So, I need to find a way to evaluate battery power consumption of a low power widget that periodically wakes up and does some things. What it does is not just CPU; sometimes it activates a sensor, and the sensor activation can use varying amounts of power. To make things particularly difficult there is a considerable range in current from around 500nA to approaching 2 amps, and various levels in between, depending on a complex state machine. So calculating the power usage in a typical environment and over various parameters (software, temperature, low-battery condition etc) is not trivial.
I have been looking at various SMUs which claim to be able to able to measure and source current over a wide range e.g. Keithley 2400 and Keysight B290xA but despite me wanting to spend money no one at either of these companies seems to know how well these instruments will cope with: a) moderately high dynamic range with transients on the order of a few hundred μs and b) accumulating the energy accurately over some time (several days at a time.) It seems sales engineers are less engineers and more "buy it or go away", or maybe the purchase of just one instrument isn't interesting enough, who knows.
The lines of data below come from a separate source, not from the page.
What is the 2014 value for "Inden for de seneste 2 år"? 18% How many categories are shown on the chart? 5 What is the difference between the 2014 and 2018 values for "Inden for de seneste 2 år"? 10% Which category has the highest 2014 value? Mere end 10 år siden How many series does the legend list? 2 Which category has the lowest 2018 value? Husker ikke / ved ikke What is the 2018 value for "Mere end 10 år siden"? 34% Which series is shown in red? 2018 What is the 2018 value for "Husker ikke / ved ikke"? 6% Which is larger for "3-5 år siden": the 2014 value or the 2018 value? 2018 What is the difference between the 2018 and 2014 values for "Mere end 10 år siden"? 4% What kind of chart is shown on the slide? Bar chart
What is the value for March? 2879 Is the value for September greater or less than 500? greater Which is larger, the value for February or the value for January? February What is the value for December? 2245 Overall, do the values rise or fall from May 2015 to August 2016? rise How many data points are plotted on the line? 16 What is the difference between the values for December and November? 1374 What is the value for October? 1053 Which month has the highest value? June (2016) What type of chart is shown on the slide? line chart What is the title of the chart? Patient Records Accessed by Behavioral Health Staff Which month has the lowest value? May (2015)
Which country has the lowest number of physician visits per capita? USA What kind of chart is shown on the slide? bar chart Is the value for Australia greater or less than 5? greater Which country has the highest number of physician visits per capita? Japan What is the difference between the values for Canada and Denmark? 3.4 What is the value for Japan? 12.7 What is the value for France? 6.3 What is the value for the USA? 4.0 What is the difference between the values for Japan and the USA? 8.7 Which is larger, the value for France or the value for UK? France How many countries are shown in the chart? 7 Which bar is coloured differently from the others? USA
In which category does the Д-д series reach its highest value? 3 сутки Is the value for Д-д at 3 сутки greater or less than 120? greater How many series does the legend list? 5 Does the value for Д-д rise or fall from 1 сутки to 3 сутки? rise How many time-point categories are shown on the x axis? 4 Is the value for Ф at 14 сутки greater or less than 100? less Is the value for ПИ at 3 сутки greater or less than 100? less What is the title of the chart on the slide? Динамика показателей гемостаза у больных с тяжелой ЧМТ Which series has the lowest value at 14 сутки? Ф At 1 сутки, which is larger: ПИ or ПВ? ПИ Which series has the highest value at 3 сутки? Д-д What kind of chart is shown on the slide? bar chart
So...question for the SMU / test equipment guys here... Will an instrument like this do what I need? If not, how do I solve this measurement dilemma?
I want to be able to measure energy in mAh*, Wh or Joules. (I would prefer an instrument that could do this automatically, but if I have to average data that's captured, then that's an option.)
Budget is limited - probably less than £4,000 - as I need to convince the boss to spend the money and we've just blown £50k on something else I specified, so I imagine the wallet is going to be tight.
I am aware of the Keysight N6705C, but this seems like wayyy overkill for the job. Besides, the quote with the required module came in around £8k, and the Keysight guy still wouldn't tell me if it would do what I needed, but did offer to loan us one for a 3-day trial. And then stopped replying to his emails.